With the bottom totally done you can put your boat on a trailer now if you wish. Wheel it around as needed. Block it up steady when you work on the project.
Usually you can remove the temporary forms at this point.
With the boat upright and forms removed, you should add a fillet of thickened epoxy around all the interior joints like this:
I think these fillets are the most useful thing a fellow can do to improve the lifespan of his boat. They keep water from getting into the nooks and crannys and prevent water from seeping up the endgrain of the wood. They also make the boat a lot easier to clean. Epoxy is the stuff to use here. In my experience materials like auto body filler and RTV aren't suitable.
Trial fit your decks, mark the plywood to shape and cut it out.
Before you install the decks consider whether to first paint the interior of the hull.
Hatches in decks can be installed now. Cut the hatch opening in the deck plywood and frame the opening with lumber coamings. I try to interlock the ends of the coamings like this:
There will be some decks that may need to be removed in the future. In those cases you probably should secure them to the hull with screws and a sealing caulk. Latex caulk is usually what I use since RTV sealants can be so adhesive that they will prevent removal of the deck - you will have to cut it away.
Most decks can be installed with nails and glue.
There is one trick to installing decks in cuddy cabins that I want to show. On many designs the deck "clamp", which is the piece of lumber that connects the deck to the hull, curves around the front of the boat and ends abruptly at a bulkhead, where the sides and wales continue in a smooth curve to the stern. If you were to install the clamp in the usual way and end it aburpty at the bulkhead as shown on the plans, you would find that it doesn't want to take the same curve as the sides! What has worked very well to correct the situation is to extend the clamps past well past the bulkhead into thin air, and then spring those ends inward with a cross stick. Like this:
Keep the clamp extensions and stick in place until the cabin decks are shaped and nailed in place. That will hold the clamps in shape and you can then trim them to final length.

### Instruction A
Work out how many lines of the listing contain the word "furthest". Give only that number.
The boat-building text and the listing are unrelated to each other.

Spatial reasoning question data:
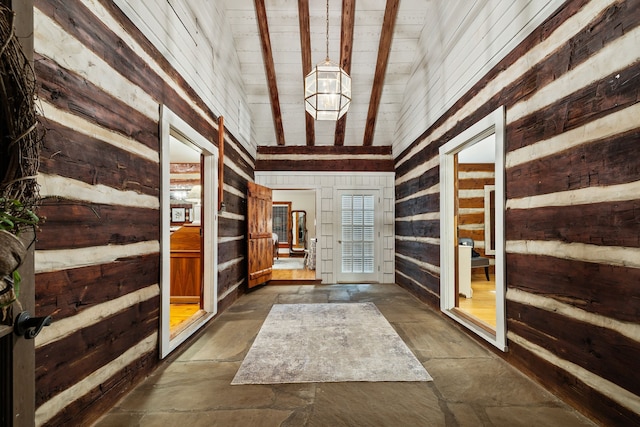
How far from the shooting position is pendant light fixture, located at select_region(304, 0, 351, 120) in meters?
3.85

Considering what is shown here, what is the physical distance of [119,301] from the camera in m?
2.07

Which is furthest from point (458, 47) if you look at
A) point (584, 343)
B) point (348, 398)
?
point (348, 398)

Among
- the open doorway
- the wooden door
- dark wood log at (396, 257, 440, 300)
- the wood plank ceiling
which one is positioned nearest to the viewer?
dark wood log at (396, 257, 440, 300)

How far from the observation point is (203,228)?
12.6 feet

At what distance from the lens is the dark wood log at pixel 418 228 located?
14.1 ft

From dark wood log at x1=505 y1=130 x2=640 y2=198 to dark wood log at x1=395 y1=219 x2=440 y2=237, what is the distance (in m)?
1.77

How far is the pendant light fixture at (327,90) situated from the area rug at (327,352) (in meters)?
2.72

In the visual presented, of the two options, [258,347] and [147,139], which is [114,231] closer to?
[147,139]

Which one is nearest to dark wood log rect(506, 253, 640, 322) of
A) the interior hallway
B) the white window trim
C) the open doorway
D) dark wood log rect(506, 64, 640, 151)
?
the white window trim

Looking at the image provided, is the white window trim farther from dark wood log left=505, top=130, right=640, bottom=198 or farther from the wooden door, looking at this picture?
the wooden door

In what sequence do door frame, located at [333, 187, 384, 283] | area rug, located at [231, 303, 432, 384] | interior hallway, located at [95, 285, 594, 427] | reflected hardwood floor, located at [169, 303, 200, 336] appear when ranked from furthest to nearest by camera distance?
door frame, located at [333, 187, 384, 283] → reflected hardwood floor, located at [169, 303, 200, 336] → area rug, located at [231, 303, 432, 384] → interior hallway, located at [95, 285, 594, 427]

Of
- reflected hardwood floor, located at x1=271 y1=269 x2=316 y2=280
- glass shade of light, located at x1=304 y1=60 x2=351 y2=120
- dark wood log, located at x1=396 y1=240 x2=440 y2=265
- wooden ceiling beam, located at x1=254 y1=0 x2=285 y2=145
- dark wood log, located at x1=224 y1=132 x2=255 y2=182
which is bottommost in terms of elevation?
reflected hardwood floor, located at x1=271 y1=269 x2=316 y2=280

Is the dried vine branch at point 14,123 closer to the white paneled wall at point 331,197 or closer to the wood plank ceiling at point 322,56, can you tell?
the wood plank ceiling at point 322,56

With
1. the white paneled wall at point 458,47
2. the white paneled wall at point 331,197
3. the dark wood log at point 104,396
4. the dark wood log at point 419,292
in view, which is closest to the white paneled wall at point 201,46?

### Instruction B
List every material that the boat-building text names for filling, sealing, or bonding.

### Exercise response A
2

### Exercise response B
- Thickened epoxy
- Auto body filler
- RTV (RTV sealants)
- Latex caulk
- Glue